In this Enable blog series, we have covered numerous ways to protect your staff, systems, and data. If implemented conscientiously, items such as multi-factor authentication, password management, security training for staff, enforcement of security policies, email security practices, business continuity, managed firewalls, disk encryption, consistent patching, and sophisticated SIEM tools can all significantly reduce the likelihood that a church is going to fall prey to the kind of cyber-attacks we have been discussing. Nevertheless, in the rapidly changing environment of cybercrime in which we all now operate, we believe that churches who desire to be faithful stewards must consider the available cyber insurance options carefully.
Some Practical Considerations
Most insurance providers can individualize policies based on need and size.
- Theft and fraud – Covers loss of the policyholder’s data as the result of a criminal or fraudulent cyber event, including theft and transfer of funds.
- Forensic Investigation – Covers the legal, technical, or forensic services necessary to assess whether a cyber attack has occurred, to determine the impact of the attack, and to stop an attack.
- Business Interruption – Covers lost income and related costs where a policyholder is unable to conduct business due to a cyber event or data loss.
- Extortion – Provides coverage for the costs associated with the investigation of threats to commit cyber attacks against the policyholder’s systems. The coverage extends to payments to extortionists who threaten to obtain and disclose sensitive information.
- Computer Data Loss and Restoration – Covers physical damage to, or loss of use of, computer-related assets, including the costs of retrieving and restoring data, hardware, software, or other information destroyed or damaged as the result of a cyber attack. Many carriers have an absolute exclusion in their policy form for the replacement, reproduction, and restoration of data lost or damaged during a security breach or other error or omission
- There are many additional coverage options as well, e.g., rogue employee coverage, privacy liability, media liability, privacy notification costs, etc. Some of these may apply to your specific church situation, and some may not. Your insurance counsel should be able to guide you into those choices that make sense for your circumstances. As with all financial decisions, stewardship demands a prayerful consideration of the costs and benefits derived.

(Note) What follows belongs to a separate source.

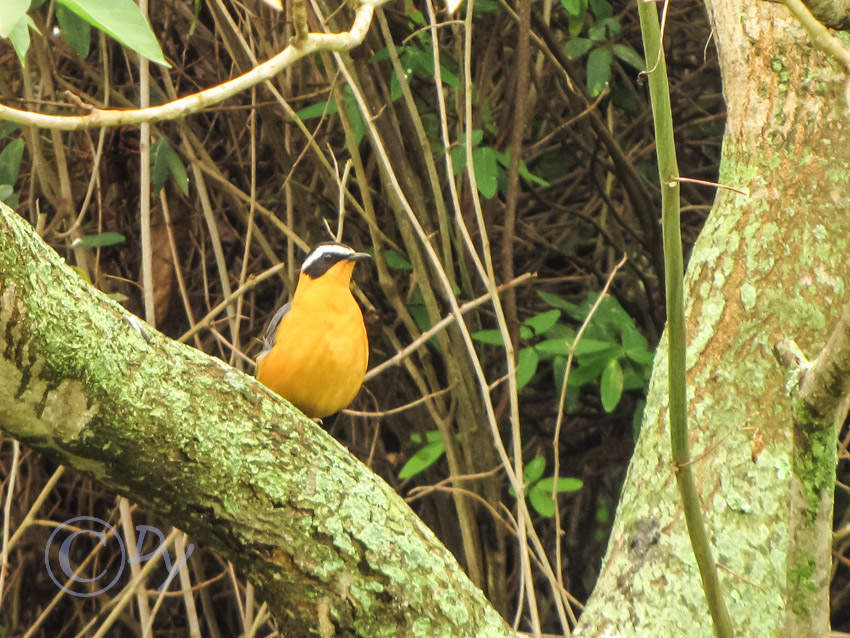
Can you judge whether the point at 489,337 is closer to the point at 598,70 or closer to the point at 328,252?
the point at 328,252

Comparing Policy Forms and What to Look Out For
- Identify your unique risks. The first step in buying cyber insurance is to understand the nature and the extent of the risks facing your organization.
- Identify the limit structure (coverage, aggregate policy, sub-limits imposed).
- Are data breach expenses inside or outside the policy limit? Are they included?
- Is there coverage for inadvertent disclosures (i.e. cell phone or laptop with unencrypted data)?
- Understand the “triggers.” It is essential to understand what activates coverage under your cyber policy.
- Is there coverage for violation of the insured’s privacy or data handling policies?
- What coverage restrictions are imposed?
- What are the proposal’s subjectivities or conditions (underwriting requirements)?
- Does the application contain a warranty statement?
- Available risk management services: what loss prevention tools are available? Are there any fees associated with these services?